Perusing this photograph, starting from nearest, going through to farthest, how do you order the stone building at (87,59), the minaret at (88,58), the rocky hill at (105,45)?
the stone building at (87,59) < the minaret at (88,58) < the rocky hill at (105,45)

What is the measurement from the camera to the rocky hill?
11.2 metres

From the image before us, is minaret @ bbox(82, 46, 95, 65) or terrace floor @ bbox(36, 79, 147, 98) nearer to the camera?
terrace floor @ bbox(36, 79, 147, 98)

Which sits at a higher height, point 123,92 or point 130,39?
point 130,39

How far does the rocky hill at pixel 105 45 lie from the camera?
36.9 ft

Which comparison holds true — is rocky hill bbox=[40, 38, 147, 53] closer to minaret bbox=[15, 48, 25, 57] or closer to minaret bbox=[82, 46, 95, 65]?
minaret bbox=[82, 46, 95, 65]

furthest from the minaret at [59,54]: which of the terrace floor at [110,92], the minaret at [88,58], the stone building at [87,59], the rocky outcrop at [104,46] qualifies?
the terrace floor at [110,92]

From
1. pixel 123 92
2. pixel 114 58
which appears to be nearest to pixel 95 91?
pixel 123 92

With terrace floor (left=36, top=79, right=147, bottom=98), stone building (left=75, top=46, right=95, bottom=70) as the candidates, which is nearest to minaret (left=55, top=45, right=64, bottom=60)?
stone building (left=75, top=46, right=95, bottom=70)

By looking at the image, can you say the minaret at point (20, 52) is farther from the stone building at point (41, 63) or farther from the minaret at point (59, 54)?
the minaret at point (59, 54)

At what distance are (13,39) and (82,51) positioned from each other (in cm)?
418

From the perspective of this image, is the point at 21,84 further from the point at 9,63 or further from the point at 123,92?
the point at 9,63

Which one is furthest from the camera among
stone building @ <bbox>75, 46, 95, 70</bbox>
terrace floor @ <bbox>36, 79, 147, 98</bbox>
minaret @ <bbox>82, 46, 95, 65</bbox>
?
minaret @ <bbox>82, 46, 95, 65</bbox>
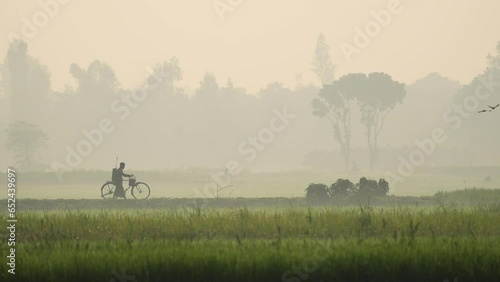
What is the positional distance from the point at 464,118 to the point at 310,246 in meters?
132

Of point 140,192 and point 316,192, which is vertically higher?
point 140,192

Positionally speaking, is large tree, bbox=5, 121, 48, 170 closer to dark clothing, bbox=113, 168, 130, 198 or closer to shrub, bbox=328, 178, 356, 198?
dark clothing, bbox=113, 168, 130, 198

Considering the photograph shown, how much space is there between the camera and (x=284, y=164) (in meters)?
147

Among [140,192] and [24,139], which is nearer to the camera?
[140,192]

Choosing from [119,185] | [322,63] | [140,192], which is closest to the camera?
[119,185]

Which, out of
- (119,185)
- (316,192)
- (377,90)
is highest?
(377,90)

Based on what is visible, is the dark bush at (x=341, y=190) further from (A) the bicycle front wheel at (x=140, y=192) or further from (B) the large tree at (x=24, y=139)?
(B) the large tree at (x=24, y=139)

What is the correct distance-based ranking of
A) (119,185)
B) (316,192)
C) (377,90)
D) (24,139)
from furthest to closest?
(24,139)
(377,90)
(119,185)
(316,192)

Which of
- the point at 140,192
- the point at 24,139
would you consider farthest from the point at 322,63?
the point at 140,192

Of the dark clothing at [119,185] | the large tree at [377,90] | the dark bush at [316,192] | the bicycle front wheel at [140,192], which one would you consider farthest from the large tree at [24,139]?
the dark bush at [316,192]

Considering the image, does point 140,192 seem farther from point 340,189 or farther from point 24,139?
point 24,139

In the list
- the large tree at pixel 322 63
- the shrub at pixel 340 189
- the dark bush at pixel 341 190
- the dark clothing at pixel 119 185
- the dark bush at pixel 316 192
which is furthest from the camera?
the large tree at pixel 322 63

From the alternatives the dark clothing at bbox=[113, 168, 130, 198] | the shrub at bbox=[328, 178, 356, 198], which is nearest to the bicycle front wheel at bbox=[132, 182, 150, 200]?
the dark clothing at bbox=[113, 168, 130, 198]

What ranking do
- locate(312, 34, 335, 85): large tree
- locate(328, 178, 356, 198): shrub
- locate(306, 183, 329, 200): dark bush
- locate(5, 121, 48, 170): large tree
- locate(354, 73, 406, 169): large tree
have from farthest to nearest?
locate(312, 34, 335, 85): large tree < locate(5, 121, 48, 170): large tree < locate(354, 73, 406, 169): large tree < locate(328, 178, 356, 198): shrub < locate(306, 183, 329, 200): dark bush
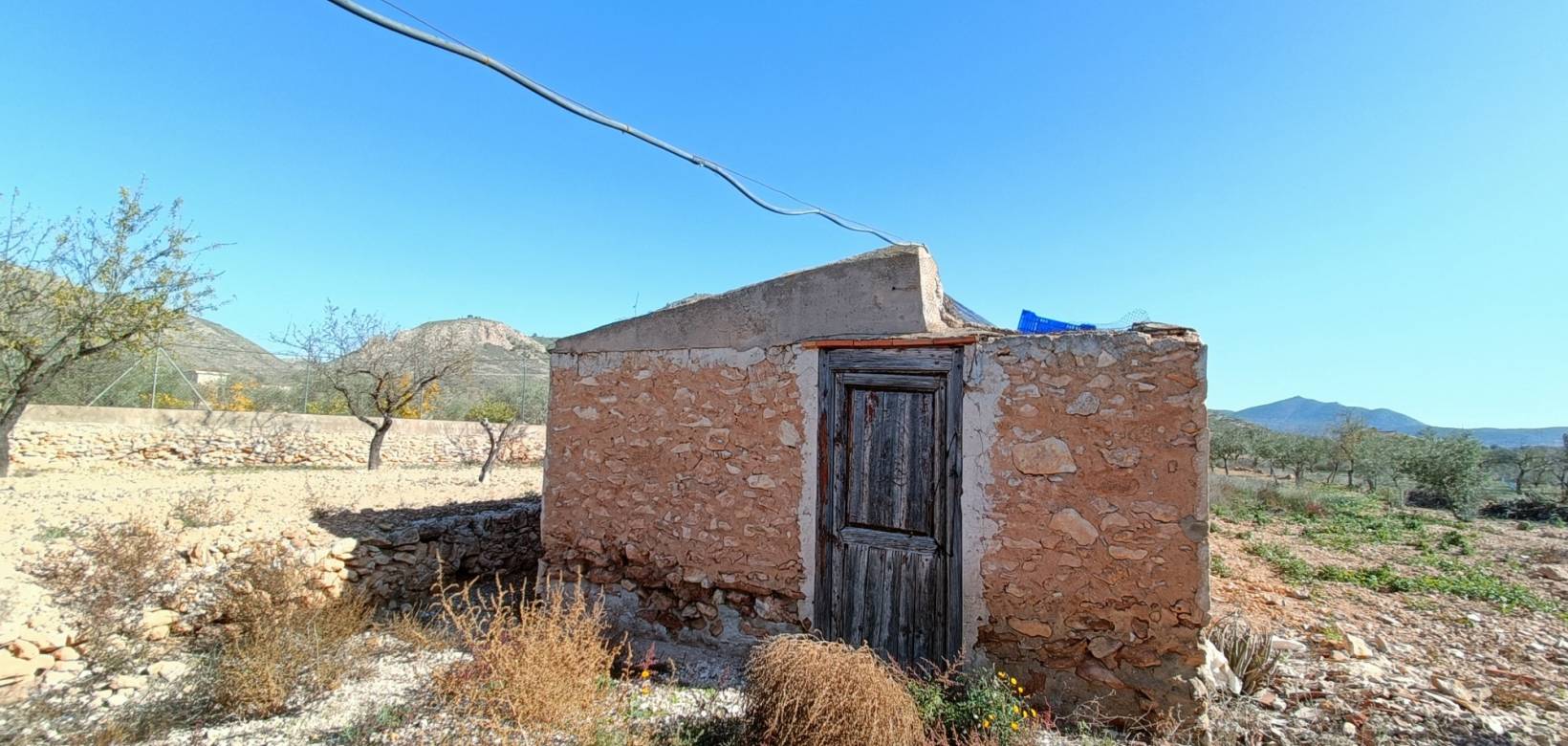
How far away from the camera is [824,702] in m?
3.08

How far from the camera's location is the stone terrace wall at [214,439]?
11547 mm

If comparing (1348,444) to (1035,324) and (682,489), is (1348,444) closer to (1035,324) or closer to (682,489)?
(1035,324)

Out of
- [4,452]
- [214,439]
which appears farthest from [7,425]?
[214,439]

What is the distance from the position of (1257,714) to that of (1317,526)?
11.7 m

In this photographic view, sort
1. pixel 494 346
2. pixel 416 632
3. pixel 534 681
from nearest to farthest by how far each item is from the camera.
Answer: pixel 534 681 < pixel 416 632 < pixel 494 346

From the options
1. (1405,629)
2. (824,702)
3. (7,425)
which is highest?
(7,425)

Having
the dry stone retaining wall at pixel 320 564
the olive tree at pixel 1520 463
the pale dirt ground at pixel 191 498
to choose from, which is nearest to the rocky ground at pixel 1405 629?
the dry stone retaining wall at pixel 320 564

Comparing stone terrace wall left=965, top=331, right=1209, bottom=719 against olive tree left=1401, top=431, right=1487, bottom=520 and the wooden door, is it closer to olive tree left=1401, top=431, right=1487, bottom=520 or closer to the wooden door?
the wooden door

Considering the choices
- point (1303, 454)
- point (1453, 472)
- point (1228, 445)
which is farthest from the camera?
point (1228, 445)

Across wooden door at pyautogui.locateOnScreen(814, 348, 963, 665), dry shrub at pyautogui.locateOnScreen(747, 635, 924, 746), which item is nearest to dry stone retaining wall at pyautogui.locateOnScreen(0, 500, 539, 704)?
dry shrub at pyautogui.locateOnScreen(747, 635, 924, 746)

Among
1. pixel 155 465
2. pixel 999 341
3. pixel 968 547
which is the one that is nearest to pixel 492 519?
pixel 968 547

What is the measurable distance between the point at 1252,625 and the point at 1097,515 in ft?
10.6

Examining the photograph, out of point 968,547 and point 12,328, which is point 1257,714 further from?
point 12,328

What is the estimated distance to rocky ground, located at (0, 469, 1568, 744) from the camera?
3613 mm
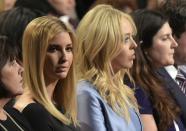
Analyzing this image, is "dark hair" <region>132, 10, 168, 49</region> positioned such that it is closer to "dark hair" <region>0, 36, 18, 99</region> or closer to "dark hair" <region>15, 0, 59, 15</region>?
"dark hair" <region>15, 0, 59, 15</region>

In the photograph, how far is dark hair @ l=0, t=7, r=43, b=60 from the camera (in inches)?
167

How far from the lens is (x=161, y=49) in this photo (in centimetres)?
489

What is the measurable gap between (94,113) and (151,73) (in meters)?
0.82

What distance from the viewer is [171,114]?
4.70 metres

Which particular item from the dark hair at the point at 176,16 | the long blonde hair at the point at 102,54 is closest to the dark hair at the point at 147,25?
the dark hair at the point at 176,16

■ **DIRECTIONS**:
Rewrite the items above, replacing "camera" with "observer" wherever it occurs and keeping everything else the same. Leave the pictures out of your answer.

■ **ANSWER TO THE TASK**:
Perusing this photograph, starting from nearest, going through to farthest, how do you order the stone building at (87,59), the minaret at (88,58), the rocky hill at (105,45)?
the stone building at (87,59) < the minaret at (88,58) < the rocky hill at (105,45)

What is the measurement from the observer to the rocky hill?
11.2 metres

From the image before us, is minaret @ bbox(82, 46, 95, 65) or terrace floor @ bbox(36, 79, 147, 98) nearer to the observer?
terrace floor @ bbox(36, 79, 147, 98)

Which sits at a higher height, point 123,92 or point 130,39?
point 130,39

How far does the rocky hill at pixel 105 45 lie from the observer?
36.9 ft

Which comparison holds true — is rocky hill bbox=[40, 38, 147, 53] closer to minaret bbox=[15, 48, 25, 57] or closer to minaret bbox=[82, 46, 95, 65]?
minaret bbox=[82, 46, 95, 65]

furthest from the minaret at [59,54]: which of the terrace floor at [110,92], the minaret at [88,58], the stone building at [87,59], the rocky outcrop at [104,46] qualifies?
the terrace floor at [110,92]

From
1. pixel 123 92
2. pixel 114 58
which appears to be nearest to pixel 95 91?
pixel 123 92

With terrace floor (left=36, top=79, right=147, bottom=98), stone building (left=75, top=46, right=95, bottom=70) as the candidates, which is nearest to minaret (left=55, top=45, right=64, bottom=60)?
stone building (left=75, top=46, right=95, bottom=70)

By looking at the image, can you say the minaret at point (20, 52) is farther from the stone building at point (41, 63) or farther from the minaret at point (59, 54)?
the minaret at point (59, 54)

At what distance are (13,39) and (82,51) positioned from each other (in cm)?
418

From the perspective of this image, is the point at 21,84 further from the point at 9,63 or further from the point at 123,92?
the point at 9,63

Which one is furthest from the observer among
stone building @ <bbox>75, 46, 95, 70</bbox>
terrace floor @ <bbox>36, 79, 147, 98</bbox>
minaret @ <bbox>82, 46, 95, 65</bbox>
?
minaret @ <bbox>82, 46, 95, 65</bbox>
What is the positional distance from the point at 464,118 to the point at 310,246 in meters?
132

Of point 140,192 and point 316,192, which is vertically higher?
point 140,192

Positionally speaking, is large tree, bbox=5, 121, 48, 170 closer to dark clothing, bbox=113, 168, 130, 198 or closer to shrub, bbox=328, 178, 356, 198?
dark clothing, bbox=113, 168, 130, 198

Considering the photograph shown, how much space is there between the observer and (x=284, y=164) (in meters)?
147

Among [140,192] and [24,139], which is nearer to the observer?
[140,192]

Choosing from [119,185] | [322,63] | [140,192], which is closest to the observer?
[119,185]

Which, out of
- (119,185)
- (316,192)
- (377,90)
is highest?
(377,90)

Based on what is visible, is the dark bush at (x=341, y=190) further from (A) the bicycle front wheel at (x=140, y=192) or further from (B) the large tree at (x=24, y=139)?
(B) the large tree at (x=24, y=139)

What is the correct distance-based ranking of
A) (119,185)
B) (316,192)
C) (377,90)
D) (24,139)
from furthest to closest?
(24,139)
(377,90)
(119,185)
(316,192)

Which of
- the point at 140,192
- the point at 24,139
would you consider farthest from the point at 322,63?
the point at 140,192

Of the dark clothing at [119,185] | the large tree at [377,90] | the dark bush at [316,192] | the bicycle front wheel at [140,192], which one would you consider farthest from the large tree at [24,139]?
the dark bush at [316,192]

Considering the image, does point 140,192 seem farther from point 340,189 or farther from point 24,139?
point 24,139

In the list
- the large tree at pixel 322 63
- the shrub at pixel 340 189
- the dark bush at pixel 341 190
- the dark clothing at pixel 119 185
- the dark bush at pixel 316 192
which is furthest from the observer?
the large tree at pixel 322 63

From the alternatives the dark clothing at bbox=[113, 168, 130, 198] | the shrub at bbox=[328, 178, 356, 198], which is nearest to the bicycle front wheel at bbox=[132, 182, 150, 200]?
the dark clothing at bbox=[113, 168, 130, 198]

What ranking do
- locate(312, 34, 335, 85): large tree
- locate(328, 178, 356, 198): shrub
- locate(306, 183, 329, 200): dark bush
- locate(5, 121, 48, 170): large tree
- locate(354, 73, 406, 169): large tree
have from farthest to nearest?
locate(312, 34, 335, 85): large tree < locate(5, 121, 48, 170): large tree < locate(354, 73, 406, 169): large tree < locate(328, 178, 356, 198): shrub < locate(306, 183, 329, 200): dark bush
How far away from the observer is [824,702] in m?
3.08

How far from the observer's location is the stone terrace wall at [214,439]?
11547 mm

If comparing (1348,444) to (1035,324) and (682,489), is (1348,444) closer to (1035,324) or closer to (682,489)?
(1035,324)

Out of
- [4,452]
- [214,439]
which appears farthest from [7,425]?
[214,439]

What is the distance from the position of (1257,714) to that of (1317,526)?
11.7 m

In this photographic view, sort
1. pixel 494 346
2. pixel 416 632
3. pixel 534 681
from nearest to farthest by how far each item is from the observer.
Answer: pixel 534 681 < pixel 416 632 < pixel 494 346

From the options
1. (1405,629)
2. (824,702)
3. (7,425)
which is highest?
(7,425)

Having
the dry stone retaining wall at pixel 320 564
the olive tree at pixel 1520 463
the pale dirt ground at pixel 191 498
to choose from, which is nearest to the rocky ground at pixel 1405 629?
the dry stone retaining wall at pixel 320 564

Comparing stone terrace wall left=965, top=331, right=1209, bottom=719 against olive tree left=1401, top=431, right=1487, bottom=520 and the wooden door, is it closer to olive tree left=1401, top=431, right=1487, bottom=520 or closer to the wooden door?
the wooden door

Considering the choices
- point (1303, 454)
- point (1453, 472)
- point (1228, 445)
which is farthest from the observer?
point (1228, 445)

Across wooden door at pyautogui.locateOnScreen(814, 348, 963, 665), dry shrub at pyautogui.locateOnScreen(747, 635, 924, 746), which item is nearest to dry stone retaining wall at pyautogui.locateOnScreen(0, 500, 539, 704)?
dry shrub at pyautogui.locateOnScreen(747, 635, 924, 746)

Among
1. pixel 155 465
2. pixel 999 341
3. pixel 968 547
which is the one that is nearest to pixel 492 519?
pixel 968 547

What is the measurable distance between the point at 1252,625 and the point at 1097,515 in ft?
10.6

Examining the photograph, out of point 968,547 and point 12,328, which is point 1257,714 further from?
point 12,328

What is the estimated distance to rocky ground, located at (0, 469, 1568, 744) from the observer?
3613 mm
Analyzing this image, is "dark hair" <region>132, 10, 168, 49</region> positioned such that it is closer to "dark hair" <region>0, 36, 18, 99</region> or closer to "dark hair" <region>15, 0, 59, 15</region>?
"dark hair" <region>15, 0, 59, 15</region>

In the photograph, how far is dark hair @ l=0, t=7, r=43, b=60 from the observer (in inches)?
167

How far from the lens is (x=161, y=49) in this photo (in centimetres)?
489

What is the measurable gap between (94,113) and (151,73) (in meters)?
0.82

What distance from the viewer is [171,114]?
4.70 metres

Which particular item from the dark hair at the point at 176,16 | the long blonde hair at the point at 102,54 is closest to the dark hair at the point at 147,25?
the dark hair at the point at 176,16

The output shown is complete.